(Data listing)
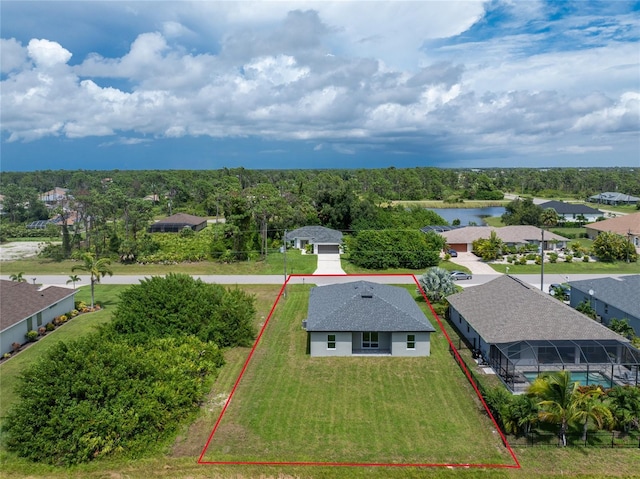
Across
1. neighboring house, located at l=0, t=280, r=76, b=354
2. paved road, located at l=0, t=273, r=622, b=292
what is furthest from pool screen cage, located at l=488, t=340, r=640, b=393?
neighboring house, located at l=0, t=280, r=76, b=354

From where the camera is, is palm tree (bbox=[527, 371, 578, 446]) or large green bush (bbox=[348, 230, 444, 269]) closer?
palm tree (bbox=[527, 371, 578, 446])

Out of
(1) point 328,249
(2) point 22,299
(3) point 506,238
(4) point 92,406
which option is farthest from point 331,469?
(3) point 506,238

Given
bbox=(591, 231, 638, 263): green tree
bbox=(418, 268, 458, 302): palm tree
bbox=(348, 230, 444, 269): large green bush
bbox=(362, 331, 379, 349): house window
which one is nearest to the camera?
bbox=(362, 331, 379, 349): house window

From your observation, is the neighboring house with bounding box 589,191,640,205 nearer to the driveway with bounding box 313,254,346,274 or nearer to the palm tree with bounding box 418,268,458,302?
the driveway with bounding box 313,254,346,274

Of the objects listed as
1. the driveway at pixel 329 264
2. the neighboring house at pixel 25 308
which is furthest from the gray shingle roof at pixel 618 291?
the neighboring house at pixel 25 308

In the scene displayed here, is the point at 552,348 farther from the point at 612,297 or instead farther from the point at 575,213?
the point at 575,213

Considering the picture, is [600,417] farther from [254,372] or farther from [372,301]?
[254,372]
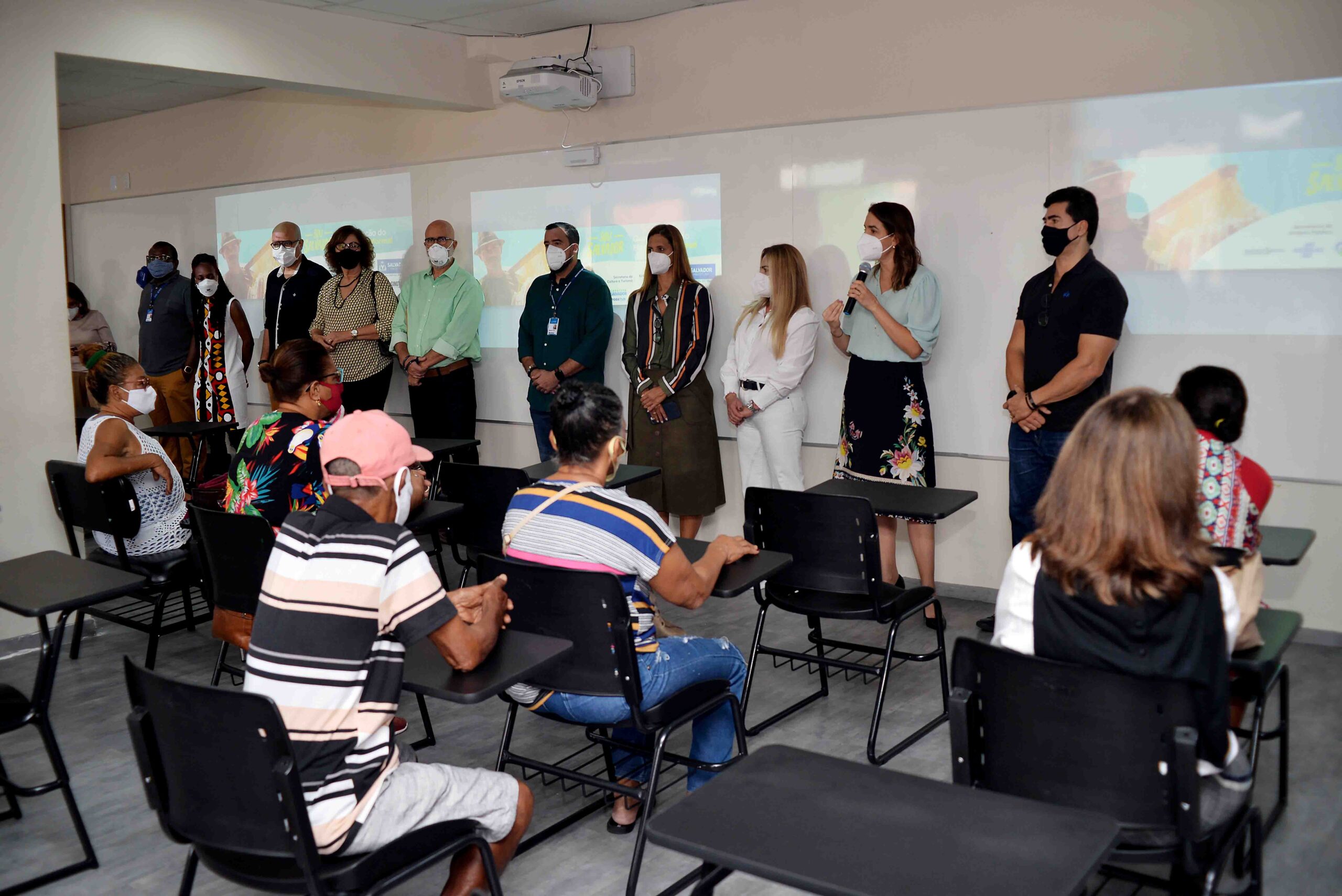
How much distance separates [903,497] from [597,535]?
1.58 meters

## Problem description
Retype every one of the records above verbatim, omitting the pictures from your answer.

## Full solution
Across
1. neighboring house, located at l=0, t=280, r=76, b=354
2. paved road, located at l=0, t=273, r=622, b=292
what is furthest from pool screen cage, located at l=488, t=340, r=640, b=393?
neighboring house, located at l=0, t=280, r=76, b=354

From where the camera is, is palm tree (bbox=[527, 371, 578, 446]) or large green bush (bbox=[348, 230, 444, 269]) closer?
palm tree (bbox=[527, 371, 578, 446])

Out of
(1) point 328,249
(2) point 22,299
(3) point 506,238
(4) point 92,406
which option is farthest from point 331,469?
(3) point 506,238

Given
bbox=(591, 231, 638, 263): green tree
bbox=(418, 268, 458, 302): palm tree
bbox=(348, 230, 444, 269): large green bush
bbox=(362, 331, 379, 349): house window
which one is nearest to the camera?
bbox=(362, 331, 379, 349): house window

From your observation, is the neighboring house with bounding box 589,191,640,205 nearer to the driveway with bounding box 313,254,346,274 or nearer to the palm tree with bounding box 418,268,458,302?
the driveway with bounding box 313,254,346,274

Of the objects listed as
1. the driveway at pixel 329 264
2. the neighboring house at pixel 25 308
which is furthest from the gray shingle roof at pixel 618 291?
the neighboring house at pixel 25 308

In the scene displayed here, is the point at 552,348 farther from the point at 612,297 or instead farther from the point at 575,213?
the point at 575,213

Considering the picture, is [600,417] farther from [254,372] or farther from [372,301]?
[254,372]
How much distance separates [903,497] from [597,535]?
1.58 meters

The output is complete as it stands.